Though we carry locally grown strawberries when we can get them, chances are good that you’ll find certified organic California-grown strawberries on our shelves this month. Why? Though we have some great local berry growers, no one yet has been able to produce enough to satisfy our demand for the tasty red fruits. At the two Willy Street Co-op stores alone, we go through more than 3,000 pounds of strawberries per week in peak season!
One thing you will never find in our produce aisles are conventionally grown strawberries from California. This is one crop where buying organic is clearly the best way to go. Here’s why:
Conventional strawberries have been identified by the Environmental Working Group as the number two most contaminated produce item currently on the market (apples are number one).
According to testing done in 2008 by the USDA Pesticide Data Program, there are 54 different types of pesticide residues found on conventionally grown strawberries, including 9 known or probable carcinogens, 24 suspected hormone disruptors, 11 neurotoxins, 12 developmental or reproductive toxins, and a whopping 19 substances that are known to be toxic to those critical pollinators, the honeybees.
Not exactly what I want to feed to my children.
Because strawberries grow very close to the ground, they are particularly susceptible to diseases that may come from the soil. In order to mitigate this risk, most conventional farmers literally inject their soils with a gaseous fumigant called methyl bromide before planting. The chemical kills all life in the soil—eliminating both the pathogens and the beneficial microorganisms. Because it is a gas, the methyl bromide eventually drifts out of the fields, into nearby neighborhoods, and eventually into the atmosphere.

##########

** WORK TO COMPLETE **
1. Summarize the strawberry text in two sentences.
2. Quote the strawberry text from "Though we carry" up to and including "are number one).".
The material that comes next is not needed for any of this work.

** SOURCE MATERIAL **

##########

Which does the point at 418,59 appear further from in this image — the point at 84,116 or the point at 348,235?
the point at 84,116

##########

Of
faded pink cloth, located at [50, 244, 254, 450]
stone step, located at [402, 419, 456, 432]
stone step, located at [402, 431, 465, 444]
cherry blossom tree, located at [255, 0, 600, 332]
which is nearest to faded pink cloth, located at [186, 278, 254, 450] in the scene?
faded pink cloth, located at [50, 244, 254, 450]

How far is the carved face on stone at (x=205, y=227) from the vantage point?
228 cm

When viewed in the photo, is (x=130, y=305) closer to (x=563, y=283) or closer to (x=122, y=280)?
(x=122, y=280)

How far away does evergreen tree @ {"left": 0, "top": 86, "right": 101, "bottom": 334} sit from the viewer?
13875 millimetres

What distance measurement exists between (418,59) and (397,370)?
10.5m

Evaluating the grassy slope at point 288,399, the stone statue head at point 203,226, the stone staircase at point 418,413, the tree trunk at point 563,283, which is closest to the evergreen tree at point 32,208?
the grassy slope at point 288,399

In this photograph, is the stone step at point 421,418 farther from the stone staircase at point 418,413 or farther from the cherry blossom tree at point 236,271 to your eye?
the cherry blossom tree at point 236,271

##########

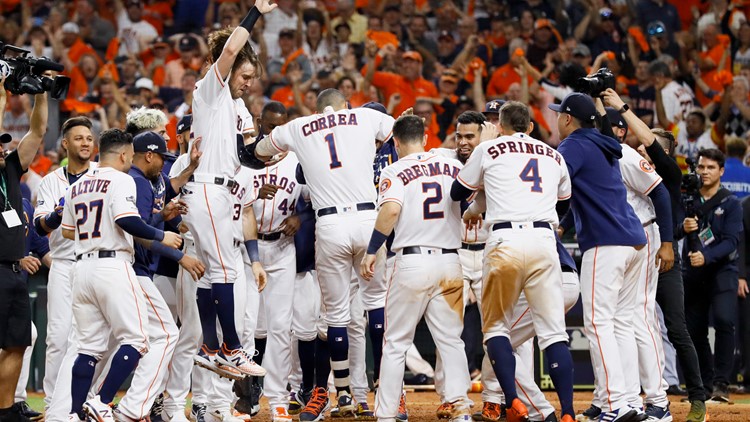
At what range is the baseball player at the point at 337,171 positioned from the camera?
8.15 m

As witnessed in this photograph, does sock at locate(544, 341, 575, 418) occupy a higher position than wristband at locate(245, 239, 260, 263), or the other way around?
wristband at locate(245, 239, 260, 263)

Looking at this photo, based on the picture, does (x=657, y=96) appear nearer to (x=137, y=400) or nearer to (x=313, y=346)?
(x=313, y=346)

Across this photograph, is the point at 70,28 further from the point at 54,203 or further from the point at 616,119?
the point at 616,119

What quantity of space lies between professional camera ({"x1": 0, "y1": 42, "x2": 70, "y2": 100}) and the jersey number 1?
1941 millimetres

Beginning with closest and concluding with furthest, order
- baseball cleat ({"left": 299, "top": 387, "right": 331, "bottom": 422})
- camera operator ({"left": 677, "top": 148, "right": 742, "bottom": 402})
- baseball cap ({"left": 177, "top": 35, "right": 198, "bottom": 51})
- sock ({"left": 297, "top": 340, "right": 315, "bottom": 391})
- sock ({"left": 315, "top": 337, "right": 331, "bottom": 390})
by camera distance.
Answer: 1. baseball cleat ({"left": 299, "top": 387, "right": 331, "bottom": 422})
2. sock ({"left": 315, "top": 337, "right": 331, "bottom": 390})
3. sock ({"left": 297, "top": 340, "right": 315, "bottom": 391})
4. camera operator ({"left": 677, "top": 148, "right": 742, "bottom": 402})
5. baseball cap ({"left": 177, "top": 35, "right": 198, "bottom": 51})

##########

** RESPONSES **
1. This month the Willy Street Co-op is likely to stock certified organic California strawberries because local growers cannot yet meet its demand, but it never sells conventionally grown California strawberries. According to 2008 USDA testing, conventional strawberries carry 54 types of pesticide residues, and most conventional farmers inject their soils with methyl bromide, a gas that kills all soil life and drifts into nearby neighborhoods and the atmosphere.

2.
Though we carry locally grown strawberries when we can get them, chances are good that you’ll find certified organic California-grown strawberries on our shelves this month. Why? Though we have some great local berry growers, no one yet has been able to produce enough to satisfy our demand for the tasty red fruits. At the two Willy Street Co-op stores alone, we go through more than 3,000 pounds of strawberries per week in peak season!
One thing you will never find in our produce aisles are conventionally grown strawberries from California. This is one crop where buying organic is clearly the best way to go. Here’s why:
Conventional strawberries have been identified by the Environmental Working Group as the number two most contaminated produce item currently on the market (apples are number one).